Wildflower walk around Lake Leschenaultia – photo post

An orange-brown gravel track wanders along on the right hand side. In the far background are some greyish brown rough-barked tree trunks. Covering the ground in the centre and foreground is a large mass of sky-blue flowers.

Walking around Lake Leschenaultia in October. There is a lake, and there is the blue-flowered leschenaultia.

A blue flower central with more out of focus behind. The flower has four petals each shaped like a squished heart, with crinkly edges  at the centre. Three of the petals are yellow where they meet the centre, the fourth is black.

There was a lot of blue out, actually. The Thelymitra orchids or Blue Sun orchids were showing their faces anywhere that the sun shone (erratic), the blue lily that looks very similar was growing here and there, and there was these guys. I’m not sure what they are, four symmetric petals with assymmetric central colouring, presumably something from the Goodenaceae (same family as Scaevola and the Leschenaultia).

Four heads of white four-petalled cross-shaped flowers. Each flower is slightly fuzzy or frilly, orange stamens come from the centre of some. The effect is a lot like a bubbly marshmallow.

I much prefer the white Pimelea to the pink one that gets sold all over the place. What I want for my garden though is the yellow one.

A stem dangles from top left to lower right, occasional leaves coming off at joints, the stem terminates in a flower. The flower is like an orange fan with two yellow eyes and a big bulbous red nose sticking out of the centre.

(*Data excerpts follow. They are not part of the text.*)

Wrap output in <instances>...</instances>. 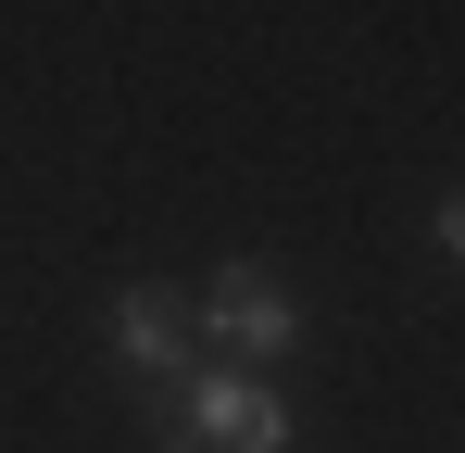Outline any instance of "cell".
<instances>
[{
    "instance_id": "6da1fadb",
    "label": "cell",
    "mask_w": 465,
    "mask_h": 453,
    "mask_svg": "<svg viewBox=\"0 0 465 453\" xmlns=\"http://www.w3.org/2000/svg\"><path fill=\"white\" fill-rule=\"evenodd\" d=\"M152 453H290V403L252 366H189L152 403Z\"/></svg>"
},
{
    "instance_id": "277c9868",
    "label": "cell",
    "mask_w": 465,
    "mask_h": 453,
    "mask_svg": "<svg viewBox=\"0 0 465 453\" xmlns=\"http://www.w3.org/2000/svg\"><path fill=\"white\" fill-rule=\"evenodd\" d=\"M428 239H440V252L465 265V189H440V215H428Z\"/></svg>"
},
{
    "instance_id": "7a4b0ae2",
    "label": "cell",
    "mask_w": 465,
    "mask_h": 453,
    "mask_svg": "<svg viewBox=\"0 0 465 453\" xmlns=\"http://www.w3.org/2000/svg\"><path fill=\"white\" fill-rule=\"evenodd\" d=\"M189 315H202V327H214V353H227V366H252V378L302 340V302H290V277H264V265H227Z\"/></svg>"
},
{
    "instance_id": "3957f363",
    "label": "cell",
    "mask_w": 465,
    "mask_h": 453,
    "mask_svg": "<svg viewBox=\"0 0 465 453\" xmlns=\"http://www.w3.org/2000/svg\"><path fill=\"white\" fill-rule=\"evenodd\" d=\"M189 327H202V315H189V290H163V277H139V290H114V366L139 378V390H176V378L202 366V353H189Z\"/></svg>"
}]
</instances>
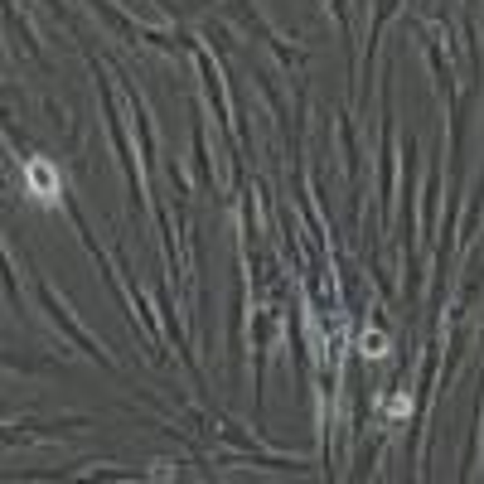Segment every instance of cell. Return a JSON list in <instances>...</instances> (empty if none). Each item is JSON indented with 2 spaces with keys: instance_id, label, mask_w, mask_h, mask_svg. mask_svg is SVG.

There are what, 400 species of peaflower in this state? One day I will revise my knowledge of them but it’s not now. I just remember that they’re almost all poisonous (hello, 1080) and make fun of their “faces”.

Multiple thin green reedlike stems coming up from the ground. Each stem has multiple small yellow pea flowers up and around it, with occasional tiny lance-shaped green leaves.

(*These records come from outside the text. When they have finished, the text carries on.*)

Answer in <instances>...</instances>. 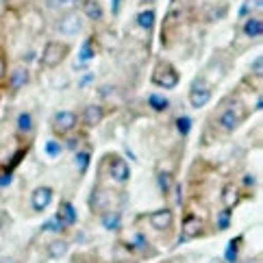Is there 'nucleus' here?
Segmentation results:
<instances>
[{
    "instance_id": "1",
    "label": "nucleus",
    "mask_w": 263,
    "mask_h": 263,
    "mask_svg": "<svg viewBox=\"0 0 263 263\" xmlns=\"http://www.w3.org/2000/svg\"><path fill=\"white\" fill-rule=\"evenodd\" d=\"M246 111L241 109L239 102H235V105H224L220 111H215L213 114V120H215V126H218V130H222V133H235L239 126H241V122L246 120Z\"/></svg>"
},
{
    "instance_id": "5",
    "label": "nucleus",
    "mask_w": 263,
    "mask_h": 263,
    "mask_svg": "<svg viewBox=\"0 0 263 263\" xmlns=\"http://www.w3.org/2000/svg\"><path fill=\"white\" fill-rule=\"evenodd\" d=\"M202 235H206V231H204V218L187 209L185 215H183V222H181V239H178V241H181V243L194 241V239L202 237Z\"/></svg>"
},
{
    "instance_id": "11",
    "label": "nucleus",
    "mask_w": 263,
    "mask_h": 263,
    "mask_svg": "<svg viewBox=\"0 0 263 263\" xmlns=\"http://www.w3.org/2000/svg\"><path fill=\"white\" fill-rule=\"evenodd\" d=\"M54 198V190L50 185H40V187H35L33 194H31V206H33V211L35 213H44L46 209L50 206Z\"/></svg>"
},
{
    "instance_id": "10",
    "label": "nucleus",
    "mask_w": 263,
    "mask_h": 263,
    "mask_svg": "<svg viewBox=\"0 0 263 263\" xmlns=\"http://www.w3.org/2000/svg\"><path fill=\"white\" fill-rule=\"evenodd\" d=\"M111 204H114V200H111V192L105 190L102 185H93V192L89 196V209H91V213H96V215L105 213L109 209H114Z\"/></svg>"
},
{
    "instance_id": "15",
    "label": "nucleus",
    "mask_w": 263,
    "mask_h": 263,
    "mask_svg": "<svg viewBox=\"0 0 263 263\" xmlns=\"http://www.w3.org/2000/svg\"><path fill=\"white\" fill-rule=\"evenodd\" d=\"M128 250L130 252H139L144 259H150V257H157V250H155V246L148 241V237L144 233H135L133 235V239H130V243H128Z\"/></svg>"
},
{
    "instance_id": "29",
    "label": "nucleus",
    "mask_w": 263,
    "mask_h": 263,
    "mask_svg": "<svg viewBox=\"0 0 263 263\" xmlns=\"http://www.w3.org/2000/svg\"><path fill=\"white\" fill-rule=\"evenodd\" d=\"M15 124H17V133L20 135H31L33 133V116L29 114V111H22L20 116H17L15 120Z\"/></svg>"
},
{
    "instance_id": "23",
    "label": "nucleus",
    "mask_w": 263,
    "mask_h": 263,
    "mask_svg": "<svg viewBox=\"0 0 263 263\" xmlns=\"http://www.w3.org/2000/svg\"><path fill=\"white\" fill-rule=\"evenodd\" d=\"M68 250H70V241L68 239H61V237L52 239L48 243V248H46V252H48L50 259H61V257L68 255Z\"/></svg>"
},
{
    "instance_id": "17",
    "label": "nucleus",
    "mask_w": 263,
    "mask_h": 263,
    "mask_svg": "<svg viewBox=\"0 0 263 263\" xmlns=\"http://www.w3.org/2000/svg\"><path fill=\"white\" fill-rule=\"evenodd\" d=\"M96 37H87L85 42H83V46H81V50H79V63L74 65L77 70H87V63L96 57Z\"/></svg>"
},
{
    "instance_id": "12",
    "label": "nucleus",
    "mask_w": 263,
    "mask_h": 263,
    "mask_svg": "<svg viewBox=\"0 0 263 263\" xmlns=\"http://www.w3.org/2000/svg\"><path fill=\"white\" fill-rule=\"evenodd\" d=\"M107 118V109L102 105H87L85 109H83V114L79 116V122H83L87 128H96L98 124H102V120Z\"/></svg>"
},
{
    "instance_id": "18",
    "label": "nucleus",
    "mask_w": 263,
    "mask_h": 263,
    "mask_svg": "<svg viewBox=\"0 0 263 263\" xmlns=\"http://www.w3.org/2000/svg\"><path fill=\"white\" fill-rule=\"evenodd\" d=\"M135 24H137V29H142L146 33H150L155 29V24H157V11H155V7H142L139 11L135 13Z\"/></svg>"
},
{
    "instance_id": "27",
    "label": "nucleus",
    "mask_w": 263,
    "mask_h": 263,
    "mask_svg": "<svg viewBox=\"0 0 263 263\" xmlns=\"http://www.w3.org/2000/svg\"><path fill=\"white\" fill-rule=\"evenodd\" d=\"M24 24H26V29L33 31V33H42L44 26H46L44 15L40 11H29V13H26L24 15Z\"/></svg>"
},
{
    "instance_id": "33",
    "label": "nucleus",
    "mask_w": 263,
    "mask_h": 263,
    "mask_svg": "<svg viewBox=\"0 0 263 263\" xmlns=\"http://www.w3.org/2000/svg\"><path fill=\"white\" fill-rule=\"evenodd\" d=\"M176 128H178V135L185 137L192 130V118L190 116H181V118L176 120Z\"/></svg>"
},
{
    "instance_id": "3",
    "label": "nucleus",
    "mask_w": 263,
    "mask_h": 263,
    "mask_svg": "<svg viewBox=\"0 0 263 263\" xmlns=\"http://www.w3.org/2000/svg\"><path fill=\"white\" fill-rule=\"evenodd\" d=\"M150 83H153L155 87H161V89L167 91V89L178 87V83H181V74H178V70L174 68L170 61L159 59L155 63L153 74H150Z\"/></svg>"
},
{
    "instance_id": "38",
    "label": "nucleus",
    "mask_w": 263,
    "mask_h": 263,
    "mask_svg": "<svg viewBox=\"0 0 263 263\" xmlns=\"http://www.w3.org/2000/svg\"><path fill=\"white\" fill-rule=\"evenodd\" d=\"M91 79H93V74H87L85 79H81V81H79V87H87L89 83H91Z\"/></svg>"
},
{
    "instance_id": "30",
    "label": "nucleus",
    "mask_w": 263,
    "mask_h": 263,
    "mask_svg": "<svg viewBox=\"0 0 263 263\" xmlns=\"http://www.w3.org/2000/svg\"><path fill=\"white\" fill-rule=\"evenodd\" d=\"M148 105L153 111H157V114H163V111L170 109V100H167L163 93H150L148 96Z\"/></svg>"
},
{
    "instance_id": "22",
    "label": "nucleus",
    "mask_w": 263,
    "mask_h": 263,
    "mask_svg": "<svg viewBox=\"0 0 263 263\" xmlns=\"http://www.w3.org/2000/svg\"><path fill=\"white\" fill-rule=\"evenodd\" d=\"M74 163H77V170H79V174L83 176L87 172V167H89V161H91V146L87 144L85 148H79V150H74Z\"/></svg>"
},
{
    "instance_id": "25",
    "label": "nucleus",
    "mask_w": 263,
    "mask_h": 263,
    "mask_svg": "<svg viewBox=\"0 0 263 263\" xmlns=\"http://www.w3.org/2000/svg\"><path fill=\"white\" fill-rule=\"evenodd\" d=\"M241 243H243V237H241V235L229 241L227 250H224V263H237V259H239V250H241Z\"/></svg>"
},
{
    "instance_id": "31",
    "label": "nucleus",
    "mask_w": 263,
    "mask_h": 263,
    "mask_svg": "<svg viewBox=\"0 0 263 263\" xmlns=\"http://www.w3.org/2000/svg\"><path fill=\"white\" fill-rule=\"evenodd\" d=\"M231 220H233V209H224L218 213V218H215V231H227L231 227Z\"/></svg>"
},
{
    "instance_id": "28",
    "label": "nucleus",
    "mask_w": 263,
    "mask_h": 263,
    "mask_svg": "<svg viewBox=\"0 0 263 263\" xmlns=\"http://www.w3.org/2000/svg\"><path fill=\"white\" fill-rule=\"evenodd\" d=\"M157 183L159 190H161L163 196L170 194V190L174 187V170H159L157 172Z\"/></svg>"
},
{
    "instance_id": "26",
    "label": "nucleus",
    "mask_w": 263,
    "mask_h": 263,
    "mask_svg": "<svg viewBox=\"0 0 263 263\" xmlns=\"http://www.w3.org/2000/svg\"><path fill=\"white\" fill-rule=\"evenodd\" d=\"M48 7L54 9L57 13H70V11H79L81 0H48Z\"/></svg>"
},
{
    "instance_id": "19",
    "label": "nucleus",
    "mask_w": 263,
    "mask_h": 263,
    "mask_svg": "<svg viewBox=\"0 0 263 263\" xmlns=\"http://www.w3.org/2000/svg\"><path fill=\"white\" fill-rule=\"evenodd\" d=\"M81 13L85 15L89 22H102L105 9H102L100 0H81Z\"/></svg>"
},
{
    "instance_id": "2",
    "label": "nucleus",
    "mask_w": 263,
    "mask_h": 263,
    "mask_svg": "<svg viewBox=\"0 0 263 263\" xmlns=\"http://www.w3.org/2000/svg\"><path fill=\"white\" fill-rule=\"evenodd\" d=\"M72 52V46L68 42H61V40H48L44 44V50L40 54V63L42 68L46 70H54L70 57Z\"/></svg>"
},
{
    "instance_id": "24",
    "label": "nucleus",
    "mask_w": 263,
    "mask_h": 263,
    "mask_svg": "<svg viewBox=\"0 0 263 263\" xmlns=\"http://www.w3.org/2000/svg\"><path fill=\"white\" fill-rule=\"evenodd\" d=\"M261 9H263V0H243L241 7H239V11H237V17L239 20H246V17H250L252 13H261Z\"/></svg>"
},
{
    "instance_id": "20",
    "label": "nucleus",
    "mask_w": 263,
    "mask_h": 263,
    "mask_svg": "<svg viewBox=\"0 0 263 263\" xmlns=\"http://www.w3.org/2000/svg\"><path fill=\"white\" fill-rule=\"evenodd\" d=\"M211 98H213V89L211 87H190V105L194 109L206 107Z\"/></svg>"
},
{
    "instance_id": "32",
    "label": "nucleus",
    "mask_w": 263,
    "mask_h": 263,
    "mask_svg": "<svg viewBox=\"0 0 263 263\" xmlns=\"http://www.w3.org/2000/svg\"><path fill=\"white\" fill-rule=\"evenodd\" d=\"M44 148H46V155H48L50 159H54V157H59V155H61L63 144L57 142V139H48V142L44 144Z\"/></svg>"
},
{
    "instance_id": "37",
    "label": "nucleus",
    "mask_w": 263,
    "mask_h": 263,
    "mask_svg": "<svg viewBox=\"0 0 263 263\" xmlns=\"http://www.w3.org/2000/svg\"><path fill=\"white\" fill-rule=\"evenodd\" d=\"M122 3H124V0H111V13L118 15L120 9H122Z\"/></svg>"
},
{
    "instance_id": "36",
    "label": "nucleus",
    "mask_w": 263,
    "mask_h": 263,
    "mask_svg": "<svg viewBox=\"0 0 263 263\" xmlns=\"http://www.w3.org/2000/svg\"><path fill=\"white\" fill-rule=\"evenodd\" d=\"M42 231H54V233H61V231H65V229L61 227V224H59L57 220L52 218V220H48V222L44 224V227H42Z\"/></svg>"
},
{
    "instance_id": "39",
    "label": "nucleus",
    "mask_w": 263,
    "mask_h": 263,
    "mask_svg": "<svg viewBox=\"0 0 263 263\" xmlns=\"http://www.w3.org/2000/svg\"><path fill=\"white\" fill-rule=\"evenodd\" d=\"M155 3L157 0H139V5L142 7H155Z\"/></svg>"
},
{
    "instance_id": "21",
    "label": "nucleus",
    "mask_w": 263,
    "mask_h": 263,
    "mask_svg": "<svg viewBox=\"0 0 263 263\" xmlns=\"http://www.w3.org/2000/svg\"><path fill=\"white\" fill-rule=\"evenodd\" d=\"M100 222L107 231H120L122 229V215L118 209H109L105 213H100Z\"/></svg>"
},
{
    "instance_id": "6",
    "label": "nucleus",
    "mask_w": 263,
    "mask_h": 263,
    "mask_svg": "<svg viewBox=\"0 0 263 263\" xmlns=\"http://www.w3.org/2000/svg\"><path fill=\"white\" fill-rule=\"evenodd\" d=\"M102 163L109 165L107 167V174H109V178L114 183L126 185L130 181V165H128V161H126L124 157H120L118 153H111V155H107L105 159H102Z\"/></svg>"
},
{
    "instance_id": "16",
    "label": "nucleus",
    "mask_w": 263,
    "mask_h": 263,
    "mask_svg": "<svg viewBox=\"0 0 263 263\" xmlns=\"http://www.w3.org/2000/svg\"><path fill=\"white\" fill-rule=\"evenodd\" d=\"M241 187L235 183V181H229L227 185L222 187V194H220V198H222V204H224V209H235V206L239 204L241 200Z\"/></svg>"
},
{
    "instance_id": "14",
    "label": "nucleus",
    "mask_w": 263,
    "mask_h": 263,
    "mask_svg": "<svg viewBox=\"0 0 263 263\" xmlns=\"http://www.w3.org/2000/svg\"><path fill=\"white\" fill-rule=\"evenodd\" d=\"M54 220H57L63 229H70V227H74V224L79 222V213H77V209H74V204L70 200H61Z\"/></svg>"
},
{
    "instance_id": "40",
    "label": "nucleus",
    "mask_w": 263,
    "mask_h": 263,
    "mask_svg": "<svg viewBox=\"0 0 263 263\" xmlns=\"http://www.w3.org/2000/svg\"><path fill=\"white\" fill-rule=\"evenodd\" d=\"M209 263H224V259H218V257H215V259H211Z\"/></svg>"
},
{
    "instance_id": "41",
    "label": "nucleus",
    "mask_w": 263,
    "mask_h": 263,
    "mask_svg": "<svg viewBox=\"0 0 263 263\" xmlns=\"http://www.w3.org/2000/svg\"><path fill=\"white\" fill-rule=\"evenodd\" d=\"M161 263H174V261H172V259H167V261H161Z\"/></svg>"
},
{
    "instance_id": "9",
    "label": "nucleus",
    "mask_w": 263,
    "mask_h": 263,
    "mask_svg": "<svg viewBox=\"0 0 263 263\" xmlns=\"http://www.w3.org/2000/svg\"><path fill=\"white\" fill-rule=\"evenodd\" d=\"M83 31V17L79 11H70V13H61V17L57 20V33L65 35V37H72V35H79Z\"/></svg>"
},
{
    "instance_id": "7",
    "label": "nucleus",
    "mask_w": 263,
    "mask_h": 263,
    "mask_svg": "<svg viewBox=\"0 0 263 263\" xmlns=\"http://www.w3.org/2000/svg\"><path fill=\"white\" fill-rule=\"evenodd\" d=\"M148 224L159 233H170L174 227V211L170 206H163V209H157V211H150L146 215Z\"/></svg>"
},
{
    "instance_id": "4",
    "label": "nucleus",
    "mask_w": 263,
    "mask_h": 263,
    "mask_svg": "<svg viewBox=\"0 0 263 263\" xmlns=\"http://www.w3.org/2000/svg\"><path fill=\"white\" fill-rule=\"evenodd\" d=\"M79 126V114L77 111H70V109H61V111H54L52 118H50V130L57 139L68 137L70 133H74Z\"/></svg>"
},
{
    "instance_id": "8",
    "label": "nucleus",
    "mask_w": 263,
    "mask_h": 263,
    "mask_svg": "<svg viewBox=\"0 0 263 263\" xmlns=\"http://www.w3.org/2000/svg\"><path fill=\"white\" fill-rule=\"evenodd\" d=\"M7 85H9V91L11 93H17L20 89H24L26 85H29V81H31V72L29 68H26L24 63H15L11 70L7 72Z\"/></svg>"
},
{
    "instance_id": "13",
    "label": "nucleus",
    "mask_w": 263,
    "mask_h": 263,
    "mask_svg": "<svg viewBox=\"0 0 263 263\" xmlns=\"http://www.w3.org/2000/svg\"><path fill=\"white\" fill-rule=\"evenodd\" d=\"M241 35L246 37V40H250V42L261 40V37H263V17H261V13L250 15V17H246V20H243V24H241Z\"/></svg>"
},
{
    "instance_id": "35",
    "label": "nucleus",
    "mask_w": 263,
    "mask_h": 263,
    "mask_svg": "<svg viewBox=\"0 0 263 263\" xmlns=\"http://www.w3.org/2000/svg\"><path fill=\"white\" fill-rule=\"evenodd\" d=\"M7 72H9L7 54H5V50H3V48H0V83H5V79H7Z\"/></svg>"
},
{
    "instance_id": "34",
    "label": "nucleus",
    "mask_w": 263,
    "mask_h": 263,
    "mask_svg": "<svg viewBox=\"0 0 263 263\" xmlns=\"http://www.w3.org/2000/svg\"><path fill=\"white\" fill-rule=\"evenodd\" d=\"M250 74H255V79L263 77V57H261V54H257L255 61L250 63Z\"/></svg>"
}]
</instances>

Another pea flower. This one appears to be leafless at first glance, with many flowers on each of several reed-like stems.

A small bush of densely packed blue-green leaves, with long white tubular flowers scattered over it.

Ooh, an Astroloma! These are a bush food – they have an edible berry that’s supposed to be quite nice. They are one of the plants I have in the back of my mind for learning to propagate as a potential commercial proposition. People are always interested in bush foods and this is a much prettier plant than mondo grass.

Many little purple cup-shaped flowers hang upside down off slightly bouncy stems. There are probably forty flowers visible in the picture.

I have no idea what these are. I know that I did once know, but other than noticing that they all hang upside down and they’re not fuzzy, my memory is quite blank. Quite colourful though.

A few white flowers emerge from a general mass of dried stems and leaves. The lower petal of each flower protrudes like a landing platform, and has a double line of pink spots leading down towards the centre of the flower.

This is not the Snake Bush I best know, but I think it must be in the same genus. The flowers are identical in shape and size, white instead of purple but they have the same lines of spots. Those spots and petals look quite different in the UV spectrum, and bees and insects see the spots as “landing lights” to find their way straight in. The flowers may seem plain to us, but it’s flashy neon-bright advertising for eyeballs that see a different spectrum.

A thin branched stem almost disappears against the bushy-grassy background. At the tips of the branches are tiny olive-black ovals which are flowers, closed tightly together.

Flower spikes from one of the bloodroots. Another bush food I’d like to grow, the roots are edible (if a bit hot). I like these for the flowers though, small, shiny and black, and pollinated exclusively by native bees (European honeybees can’t work out how to get in).

A vine trails back and forth over leaf litter with a large forest log in the background. The leaves lie flat to the ground in groups of three blue-green round leaflets like a giant clover. Scattered across the vine field are flower stems sticking straight up. At the tip of each stem is a cluster of orange and pink pea flowers. The effect is of a pinkish orange layer floating about three inches above the ground.

One more of the many pea flowers I saw. This is one of the coral peas, with pink centres to the orange flowers. I loved the way the vine had drifted over the ground but put flower stalks straight up in a floating field of nodding colour.